Depuis des mois, les spécialistes informatiques, relayés par les constructeurs et les médias, ne cessent de répéter que le passage à l'an 2000 risque de faire vaciller le monde occidental. A force, c'est tout juste si on les écoute encore. Le problème est connu: à l'intérieur des ordinateurs, les vieux programmes ne codent les années que sur deux chiffres, confondent l'an 2000 et l'an 1900, reculent d'un siècle et risquent de perdre la boule.

Les grandes entreprises ont pris conscience du problème depuis longtemps. Les centrales électriques, les compagnies de transport ou les banques ont déjà investi des centaines de millions de francs pour mettre à jour leur matériel. Le processus le plus coûteux consiste à retrouver dans des programmes complexes les parties du code qui gèrent les dates. Il revient souvent moins cher de changer de machine au lieu de payer des informaticiens hors de prix pour effectuer ces modifications.

Si les multinationales ont été sensibilisées assez tôt, le maillon faible se situe désormais au niveau des petites entreprises, qui ne se sentent souvent pas concernées. Afin de tirer la sonnette d'alarme, la Confédération annonçait hier l'envoi d'une brochure à 40 000 PME et administrations du pays.

Ce dépliant, intitulé Vos systèmes informatiques fonctionneront-ils encore en l'an 2000?, a été réalisé par les délégués à l'approvisionnement économique et à l'an 2000. Il donne des exemples et propose des stratégies pour diminuer les risques. «Il s'agit de sensibiliser les PME pour qu'elles empoignent enfin le problème, explique Mario d'Agostini de l'Office fédéral de l'approvisionnement économique. De nombreux petits patrons ne réalisent pas que leur central téléphonique ou leur ascenseur tombera peut-être en panne le 31 décembre 1999 à minuit.»

En Suisse, le comité CHIG2000 regroupe depuis décembre 1996 les responsables informatiques d'une trentaine d'entreprises en charge du «dossier an 2000». «Pas une seule PME ne s'est approchée du comité, regrette Gerhard Knolmayer, professeur à l'Université de Berne et responsable du CHIG2000. Les petits patrons pensent souvent que les constructeurs informatiques dramatisent ce problème pour vendre du nouveau matériel.»

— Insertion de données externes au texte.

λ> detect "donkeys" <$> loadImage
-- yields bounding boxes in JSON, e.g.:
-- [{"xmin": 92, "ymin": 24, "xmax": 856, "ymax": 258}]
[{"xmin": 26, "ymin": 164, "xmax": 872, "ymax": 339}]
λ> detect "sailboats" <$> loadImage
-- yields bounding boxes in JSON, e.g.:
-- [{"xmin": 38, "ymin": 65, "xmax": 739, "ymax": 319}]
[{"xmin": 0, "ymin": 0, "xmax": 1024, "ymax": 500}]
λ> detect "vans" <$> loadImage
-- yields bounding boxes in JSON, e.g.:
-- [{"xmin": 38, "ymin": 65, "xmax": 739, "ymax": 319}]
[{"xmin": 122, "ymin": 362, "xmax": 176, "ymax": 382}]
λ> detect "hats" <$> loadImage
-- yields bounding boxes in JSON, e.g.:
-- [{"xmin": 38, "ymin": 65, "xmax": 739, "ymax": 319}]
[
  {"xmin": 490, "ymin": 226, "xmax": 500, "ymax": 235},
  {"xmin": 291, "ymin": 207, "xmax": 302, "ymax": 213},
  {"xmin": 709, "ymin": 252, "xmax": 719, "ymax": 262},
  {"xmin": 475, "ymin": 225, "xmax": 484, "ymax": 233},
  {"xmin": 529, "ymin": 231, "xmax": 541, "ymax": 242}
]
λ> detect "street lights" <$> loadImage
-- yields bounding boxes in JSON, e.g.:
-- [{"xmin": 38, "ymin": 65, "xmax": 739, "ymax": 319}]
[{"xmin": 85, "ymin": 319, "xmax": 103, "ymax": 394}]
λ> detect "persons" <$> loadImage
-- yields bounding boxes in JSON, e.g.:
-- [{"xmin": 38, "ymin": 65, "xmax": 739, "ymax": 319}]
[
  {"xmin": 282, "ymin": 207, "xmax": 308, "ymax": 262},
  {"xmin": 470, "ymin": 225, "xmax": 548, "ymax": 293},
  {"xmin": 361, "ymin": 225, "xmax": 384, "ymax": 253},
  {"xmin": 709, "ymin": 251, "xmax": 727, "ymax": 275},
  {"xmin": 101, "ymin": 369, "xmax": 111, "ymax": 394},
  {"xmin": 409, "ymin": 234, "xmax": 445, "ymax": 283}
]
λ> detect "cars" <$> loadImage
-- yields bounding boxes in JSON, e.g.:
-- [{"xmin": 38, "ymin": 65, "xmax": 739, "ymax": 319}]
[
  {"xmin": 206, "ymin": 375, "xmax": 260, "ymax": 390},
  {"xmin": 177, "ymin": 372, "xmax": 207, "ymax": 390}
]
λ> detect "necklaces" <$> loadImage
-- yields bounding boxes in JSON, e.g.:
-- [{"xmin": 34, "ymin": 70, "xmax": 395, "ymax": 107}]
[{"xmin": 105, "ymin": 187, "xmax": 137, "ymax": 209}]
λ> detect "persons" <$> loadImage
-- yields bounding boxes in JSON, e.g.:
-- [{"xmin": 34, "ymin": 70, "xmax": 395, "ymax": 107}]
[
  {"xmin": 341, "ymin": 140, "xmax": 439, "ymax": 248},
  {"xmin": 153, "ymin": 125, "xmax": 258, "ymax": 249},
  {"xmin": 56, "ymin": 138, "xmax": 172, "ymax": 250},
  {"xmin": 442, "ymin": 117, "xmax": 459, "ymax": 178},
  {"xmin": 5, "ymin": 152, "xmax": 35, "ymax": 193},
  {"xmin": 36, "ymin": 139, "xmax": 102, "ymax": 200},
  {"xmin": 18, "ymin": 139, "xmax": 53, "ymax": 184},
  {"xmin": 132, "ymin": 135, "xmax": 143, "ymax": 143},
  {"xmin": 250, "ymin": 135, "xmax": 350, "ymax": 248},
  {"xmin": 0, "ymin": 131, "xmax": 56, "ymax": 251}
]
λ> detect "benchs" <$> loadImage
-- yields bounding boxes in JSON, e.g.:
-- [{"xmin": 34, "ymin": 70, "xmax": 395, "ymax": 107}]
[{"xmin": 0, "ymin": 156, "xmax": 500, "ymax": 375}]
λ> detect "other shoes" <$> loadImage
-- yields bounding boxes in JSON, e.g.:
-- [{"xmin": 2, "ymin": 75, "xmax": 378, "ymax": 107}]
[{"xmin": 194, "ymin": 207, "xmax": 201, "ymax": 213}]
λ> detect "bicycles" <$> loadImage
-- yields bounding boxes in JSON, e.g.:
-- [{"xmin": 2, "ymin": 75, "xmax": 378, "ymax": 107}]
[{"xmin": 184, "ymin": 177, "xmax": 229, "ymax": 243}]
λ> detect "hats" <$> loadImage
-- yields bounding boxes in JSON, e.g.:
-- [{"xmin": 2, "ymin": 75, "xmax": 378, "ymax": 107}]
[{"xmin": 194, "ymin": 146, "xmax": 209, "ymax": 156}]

Pourtant, de nombreuses PME pourraient être inquiétées par le changement de millénaire. «Si un coiffeur n'a certainement rien à craindre, les machines à commandes numériques ou le central téléphonique d'une petite entreprise cessera peut-être de fonctionner du jour au lendemain», poursuit Gerhard Knolmayer. Un effet domino aurait des conséquences dramatiques sur l'économie, mais aussi pour la sécurité des citoyens: «Il s'agit aussi d'informer la population que les stimulateurs cardiaques ou les pompes à perfusion doivent aussi être vérifiés, explique Mario d'Agostini. Nous comptons sur les employeurs pour faire passer le message.»

Le 18 août, nous serons à 500 jours de l'instant fatidique. Les Américains ont choisi cette date pour organiser une journée mondiale d'information. «La plupart des gouvernements étrangers ont déjà entrepris des campagnes massives auprès des petites sociétés, la Suisse s'y prend vraiment très tard», regrette Gerhard Knolmayer.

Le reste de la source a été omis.